Third, the current evaluation focused on short treadmill sessions at fixed speeds. Future work should explore system performance in longer trials, variable speed conditions, and free-paced running to better simulate real-world usage. As our evaluation relied on short, controlled trials, it did not allow us to assess potential long-term effects, such as tracking fatigue or the gradual degradation of landmark stability, during extended treadmill sessions. Therefore, future work will include longer continuous runs to examine system robustness over time. Furthermore, user-centered evaluations will be necessary to assess subjective dimensions such as engagement, usability, and cognitive load, and to compare the proposed system with widely used commercial exergames such as Zwift, Ring Fit Adventure, or Fitoon, focusing on performance, responsiveness, and user experience in real-life situations.
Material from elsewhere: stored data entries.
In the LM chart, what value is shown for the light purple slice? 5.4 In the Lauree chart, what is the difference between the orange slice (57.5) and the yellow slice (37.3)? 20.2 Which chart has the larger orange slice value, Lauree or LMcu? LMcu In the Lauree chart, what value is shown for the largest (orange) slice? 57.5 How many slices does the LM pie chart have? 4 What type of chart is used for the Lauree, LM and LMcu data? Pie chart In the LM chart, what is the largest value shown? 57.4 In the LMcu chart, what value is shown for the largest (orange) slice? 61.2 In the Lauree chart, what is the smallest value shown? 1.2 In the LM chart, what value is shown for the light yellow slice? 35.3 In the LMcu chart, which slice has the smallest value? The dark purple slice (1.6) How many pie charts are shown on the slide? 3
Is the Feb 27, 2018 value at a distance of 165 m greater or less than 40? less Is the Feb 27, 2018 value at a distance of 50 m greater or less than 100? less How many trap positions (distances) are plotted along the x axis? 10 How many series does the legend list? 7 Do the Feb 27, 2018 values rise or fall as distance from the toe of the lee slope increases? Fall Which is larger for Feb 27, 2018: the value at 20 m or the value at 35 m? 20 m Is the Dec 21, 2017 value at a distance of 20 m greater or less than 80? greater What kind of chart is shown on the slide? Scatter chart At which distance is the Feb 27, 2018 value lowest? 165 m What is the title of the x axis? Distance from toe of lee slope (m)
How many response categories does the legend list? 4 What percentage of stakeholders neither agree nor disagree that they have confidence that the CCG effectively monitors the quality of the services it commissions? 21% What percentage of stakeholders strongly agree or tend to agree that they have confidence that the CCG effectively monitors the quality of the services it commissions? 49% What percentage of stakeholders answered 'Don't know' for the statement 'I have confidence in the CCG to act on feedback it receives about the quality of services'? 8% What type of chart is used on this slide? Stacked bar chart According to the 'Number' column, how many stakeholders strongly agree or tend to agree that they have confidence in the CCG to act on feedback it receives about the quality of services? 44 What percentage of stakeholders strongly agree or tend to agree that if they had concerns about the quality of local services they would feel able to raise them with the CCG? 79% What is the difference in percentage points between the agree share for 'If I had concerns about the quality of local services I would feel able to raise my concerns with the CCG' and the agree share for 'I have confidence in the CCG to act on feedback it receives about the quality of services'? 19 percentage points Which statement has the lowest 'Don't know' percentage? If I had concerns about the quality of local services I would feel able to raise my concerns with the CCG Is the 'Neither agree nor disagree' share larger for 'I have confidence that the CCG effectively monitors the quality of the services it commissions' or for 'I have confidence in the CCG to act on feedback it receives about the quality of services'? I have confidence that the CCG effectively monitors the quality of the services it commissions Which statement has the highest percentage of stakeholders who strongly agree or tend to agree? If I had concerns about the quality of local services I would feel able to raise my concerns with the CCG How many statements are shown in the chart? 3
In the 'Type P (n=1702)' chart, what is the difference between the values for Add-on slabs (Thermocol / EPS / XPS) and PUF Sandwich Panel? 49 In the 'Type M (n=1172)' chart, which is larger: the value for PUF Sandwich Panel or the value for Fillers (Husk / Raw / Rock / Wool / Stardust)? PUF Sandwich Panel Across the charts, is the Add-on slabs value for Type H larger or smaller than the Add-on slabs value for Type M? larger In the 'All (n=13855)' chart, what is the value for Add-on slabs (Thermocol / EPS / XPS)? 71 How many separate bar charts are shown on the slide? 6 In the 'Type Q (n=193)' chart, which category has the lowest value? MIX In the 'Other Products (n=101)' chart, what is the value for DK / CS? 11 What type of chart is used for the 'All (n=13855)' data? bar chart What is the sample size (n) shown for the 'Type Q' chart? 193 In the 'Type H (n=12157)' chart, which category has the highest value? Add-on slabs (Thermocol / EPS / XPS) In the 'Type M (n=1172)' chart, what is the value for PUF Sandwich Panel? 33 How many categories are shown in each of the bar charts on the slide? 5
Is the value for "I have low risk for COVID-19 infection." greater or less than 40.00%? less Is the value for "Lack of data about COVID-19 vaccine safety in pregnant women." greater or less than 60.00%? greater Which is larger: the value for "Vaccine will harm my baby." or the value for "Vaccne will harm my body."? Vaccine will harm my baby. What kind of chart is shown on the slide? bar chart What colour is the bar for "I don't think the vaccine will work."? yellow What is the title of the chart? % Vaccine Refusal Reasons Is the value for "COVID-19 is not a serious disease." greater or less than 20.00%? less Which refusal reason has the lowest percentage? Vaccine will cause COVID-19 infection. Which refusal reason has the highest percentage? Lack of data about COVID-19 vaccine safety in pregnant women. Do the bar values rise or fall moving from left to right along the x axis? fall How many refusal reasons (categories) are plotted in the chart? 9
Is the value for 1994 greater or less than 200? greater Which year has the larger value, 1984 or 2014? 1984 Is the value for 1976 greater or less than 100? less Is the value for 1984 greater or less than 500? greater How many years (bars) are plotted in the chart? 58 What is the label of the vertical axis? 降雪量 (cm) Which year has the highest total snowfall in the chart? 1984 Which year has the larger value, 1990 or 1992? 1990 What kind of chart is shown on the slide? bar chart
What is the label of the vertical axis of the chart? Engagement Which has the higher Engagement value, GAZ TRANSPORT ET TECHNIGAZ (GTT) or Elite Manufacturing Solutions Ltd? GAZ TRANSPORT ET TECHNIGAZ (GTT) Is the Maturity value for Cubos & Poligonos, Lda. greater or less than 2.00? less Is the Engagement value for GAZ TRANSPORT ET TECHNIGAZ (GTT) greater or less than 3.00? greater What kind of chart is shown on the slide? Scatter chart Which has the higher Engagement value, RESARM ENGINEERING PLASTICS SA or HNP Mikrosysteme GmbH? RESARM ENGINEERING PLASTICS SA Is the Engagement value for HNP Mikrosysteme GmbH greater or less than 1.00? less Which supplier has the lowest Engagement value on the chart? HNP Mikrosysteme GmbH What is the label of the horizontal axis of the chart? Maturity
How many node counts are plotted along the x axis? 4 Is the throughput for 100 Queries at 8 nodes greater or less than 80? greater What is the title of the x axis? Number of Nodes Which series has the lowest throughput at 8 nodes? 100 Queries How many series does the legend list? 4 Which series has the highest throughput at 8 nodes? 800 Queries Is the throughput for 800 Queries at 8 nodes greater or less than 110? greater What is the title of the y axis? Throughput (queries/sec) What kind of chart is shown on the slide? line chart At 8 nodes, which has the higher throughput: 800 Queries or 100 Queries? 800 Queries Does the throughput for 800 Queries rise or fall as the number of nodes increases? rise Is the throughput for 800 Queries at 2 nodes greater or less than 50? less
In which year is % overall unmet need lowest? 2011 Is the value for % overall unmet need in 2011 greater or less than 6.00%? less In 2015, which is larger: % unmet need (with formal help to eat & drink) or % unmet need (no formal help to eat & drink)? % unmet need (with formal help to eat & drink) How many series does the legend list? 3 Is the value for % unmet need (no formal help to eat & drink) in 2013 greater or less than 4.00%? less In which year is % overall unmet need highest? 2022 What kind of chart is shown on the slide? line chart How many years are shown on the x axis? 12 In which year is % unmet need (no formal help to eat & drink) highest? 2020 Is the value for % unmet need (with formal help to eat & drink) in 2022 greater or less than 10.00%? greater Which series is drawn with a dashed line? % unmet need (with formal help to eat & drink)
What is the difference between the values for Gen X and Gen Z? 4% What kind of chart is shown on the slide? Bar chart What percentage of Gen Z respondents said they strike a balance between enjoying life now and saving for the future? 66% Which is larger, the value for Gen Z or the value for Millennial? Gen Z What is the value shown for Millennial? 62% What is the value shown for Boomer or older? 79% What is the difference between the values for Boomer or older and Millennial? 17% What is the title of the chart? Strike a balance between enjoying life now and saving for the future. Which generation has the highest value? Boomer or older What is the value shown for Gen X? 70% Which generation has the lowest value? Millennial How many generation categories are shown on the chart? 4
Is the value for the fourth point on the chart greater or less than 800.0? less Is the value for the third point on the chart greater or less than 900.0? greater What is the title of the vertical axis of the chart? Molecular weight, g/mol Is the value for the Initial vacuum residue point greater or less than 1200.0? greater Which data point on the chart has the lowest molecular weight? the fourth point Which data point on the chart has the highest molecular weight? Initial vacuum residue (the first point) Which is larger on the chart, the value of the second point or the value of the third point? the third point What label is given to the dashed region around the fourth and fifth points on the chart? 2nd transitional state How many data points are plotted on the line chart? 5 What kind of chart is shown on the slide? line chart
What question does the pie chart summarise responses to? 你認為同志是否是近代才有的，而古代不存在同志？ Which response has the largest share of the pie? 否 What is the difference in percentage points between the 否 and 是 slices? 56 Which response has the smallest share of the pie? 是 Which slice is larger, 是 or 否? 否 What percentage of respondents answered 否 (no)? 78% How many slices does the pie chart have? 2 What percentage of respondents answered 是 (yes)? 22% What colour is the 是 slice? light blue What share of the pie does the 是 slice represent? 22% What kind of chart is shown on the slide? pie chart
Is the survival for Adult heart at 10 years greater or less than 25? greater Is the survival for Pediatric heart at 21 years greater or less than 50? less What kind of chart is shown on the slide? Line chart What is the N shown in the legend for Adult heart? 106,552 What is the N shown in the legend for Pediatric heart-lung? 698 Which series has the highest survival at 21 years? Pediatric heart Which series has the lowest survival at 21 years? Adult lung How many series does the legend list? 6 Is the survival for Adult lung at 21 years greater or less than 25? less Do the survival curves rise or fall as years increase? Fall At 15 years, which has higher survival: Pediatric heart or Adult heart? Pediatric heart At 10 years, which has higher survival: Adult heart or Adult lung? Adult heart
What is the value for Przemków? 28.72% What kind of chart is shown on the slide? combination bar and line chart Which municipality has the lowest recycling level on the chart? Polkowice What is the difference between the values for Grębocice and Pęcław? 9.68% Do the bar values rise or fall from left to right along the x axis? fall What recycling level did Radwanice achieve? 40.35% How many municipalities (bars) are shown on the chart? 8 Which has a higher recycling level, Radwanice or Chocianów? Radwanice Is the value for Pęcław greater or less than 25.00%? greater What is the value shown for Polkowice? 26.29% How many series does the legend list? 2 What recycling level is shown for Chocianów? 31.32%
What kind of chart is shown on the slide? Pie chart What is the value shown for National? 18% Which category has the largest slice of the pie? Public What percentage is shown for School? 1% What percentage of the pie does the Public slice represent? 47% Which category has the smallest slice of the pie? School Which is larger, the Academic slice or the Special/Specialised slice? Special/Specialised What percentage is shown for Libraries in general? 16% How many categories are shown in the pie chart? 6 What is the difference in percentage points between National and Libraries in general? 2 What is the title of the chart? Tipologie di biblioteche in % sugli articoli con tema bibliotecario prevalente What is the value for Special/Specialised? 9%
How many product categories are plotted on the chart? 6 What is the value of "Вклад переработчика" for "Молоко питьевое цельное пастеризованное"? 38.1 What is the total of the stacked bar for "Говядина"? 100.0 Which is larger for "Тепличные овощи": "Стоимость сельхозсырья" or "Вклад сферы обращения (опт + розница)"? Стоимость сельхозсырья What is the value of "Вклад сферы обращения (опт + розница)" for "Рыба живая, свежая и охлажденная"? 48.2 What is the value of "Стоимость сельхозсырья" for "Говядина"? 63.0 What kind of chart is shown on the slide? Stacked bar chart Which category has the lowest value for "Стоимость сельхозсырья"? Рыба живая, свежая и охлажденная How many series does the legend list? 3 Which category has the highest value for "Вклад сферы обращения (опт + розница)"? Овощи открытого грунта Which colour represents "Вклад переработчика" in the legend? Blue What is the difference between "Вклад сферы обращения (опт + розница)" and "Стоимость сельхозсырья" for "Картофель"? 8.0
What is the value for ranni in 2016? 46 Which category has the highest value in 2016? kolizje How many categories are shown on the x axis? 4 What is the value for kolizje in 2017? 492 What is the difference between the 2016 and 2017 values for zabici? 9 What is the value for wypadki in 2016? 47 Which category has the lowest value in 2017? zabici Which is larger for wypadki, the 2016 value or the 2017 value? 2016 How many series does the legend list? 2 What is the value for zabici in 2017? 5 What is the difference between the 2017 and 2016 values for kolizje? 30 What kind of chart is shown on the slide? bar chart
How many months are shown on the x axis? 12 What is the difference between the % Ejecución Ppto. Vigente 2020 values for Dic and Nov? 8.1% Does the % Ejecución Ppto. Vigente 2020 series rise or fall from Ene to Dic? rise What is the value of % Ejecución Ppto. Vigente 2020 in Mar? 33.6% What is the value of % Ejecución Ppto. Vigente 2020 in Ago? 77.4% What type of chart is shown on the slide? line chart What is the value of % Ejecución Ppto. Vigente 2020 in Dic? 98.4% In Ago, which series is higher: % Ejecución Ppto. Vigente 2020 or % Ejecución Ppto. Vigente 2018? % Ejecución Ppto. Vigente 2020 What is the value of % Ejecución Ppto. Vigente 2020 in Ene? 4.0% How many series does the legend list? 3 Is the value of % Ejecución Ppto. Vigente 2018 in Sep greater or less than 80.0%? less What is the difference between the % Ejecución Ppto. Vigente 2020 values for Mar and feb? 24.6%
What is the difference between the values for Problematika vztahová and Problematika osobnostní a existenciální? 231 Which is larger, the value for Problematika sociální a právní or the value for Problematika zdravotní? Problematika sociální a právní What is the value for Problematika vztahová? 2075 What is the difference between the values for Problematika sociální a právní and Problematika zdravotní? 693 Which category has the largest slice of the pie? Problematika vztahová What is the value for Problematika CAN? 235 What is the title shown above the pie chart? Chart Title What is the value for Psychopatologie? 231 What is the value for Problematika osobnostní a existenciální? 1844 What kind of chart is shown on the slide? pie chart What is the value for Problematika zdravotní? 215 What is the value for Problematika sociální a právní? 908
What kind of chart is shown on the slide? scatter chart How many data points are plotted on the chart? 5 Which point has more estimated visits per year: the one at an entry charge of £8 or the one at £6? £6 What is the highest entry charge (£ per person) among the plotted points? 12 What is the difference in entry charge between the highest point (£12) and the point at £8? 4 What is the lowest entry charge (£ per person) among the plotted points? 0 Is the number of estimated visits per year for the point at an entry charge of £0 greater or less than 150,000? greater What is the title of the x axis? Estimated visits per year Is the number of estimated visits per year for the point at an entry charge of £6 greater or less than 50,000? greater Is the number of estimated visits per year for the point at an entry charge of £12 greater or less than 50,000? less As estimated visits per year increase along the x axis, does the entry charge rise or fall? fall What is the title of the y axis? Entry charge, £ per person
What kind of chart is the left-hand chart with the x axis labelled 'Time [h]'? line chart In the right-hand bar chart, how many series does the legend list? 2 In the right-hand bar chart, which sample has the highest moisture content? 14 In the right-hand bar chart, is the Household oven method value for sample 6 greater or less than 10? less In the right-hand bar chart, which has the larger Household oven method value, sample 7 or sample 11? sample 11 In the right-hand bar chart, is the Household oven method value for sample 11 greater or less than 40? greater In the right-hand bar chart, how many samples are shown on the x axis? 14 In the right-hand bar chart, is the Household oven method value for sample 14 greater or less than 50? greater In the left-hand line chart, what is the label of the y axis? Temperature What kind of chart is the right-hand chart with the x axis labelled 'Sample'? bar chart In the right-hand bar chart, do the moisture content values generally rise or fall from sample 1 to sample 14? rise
In addition, future work could explore adaptive mapping strategies to better relate head-oscillation frequency to actual cadence across different running styles and non-stationary rhythms. This may include user-specific calibration procedures as well as joint time–frequency analysis techniques (e.g., STFT or Wavelet Transform), as well as testing the system on a wider range of smartphone models from different device tiers.
To enhance adaptability, future iterations of the system may benefit from the integration of machine learning techniques for personalized cadence-speed mapping based on user profiles. Moreover, expanding the system to support other use cases (such as overground running or rehabilitation) could broaden its applicability. Longitudinal studies are also encouraged to assess the system’s potential impact on user motivation, adherence to exercise, and long-term health outcomes. Finally, future developments could explore the integration of this system with augmented reality environments to enrich visual feedback and improve immersion, potentially leading to more engaging and effective workouts.
Taken together, these limitations highlight meaningful avenues for future research aimed at improving the scalability, robustness, and inclusivity of facial tracking-based interaction systems for fitness and health-oriented applications.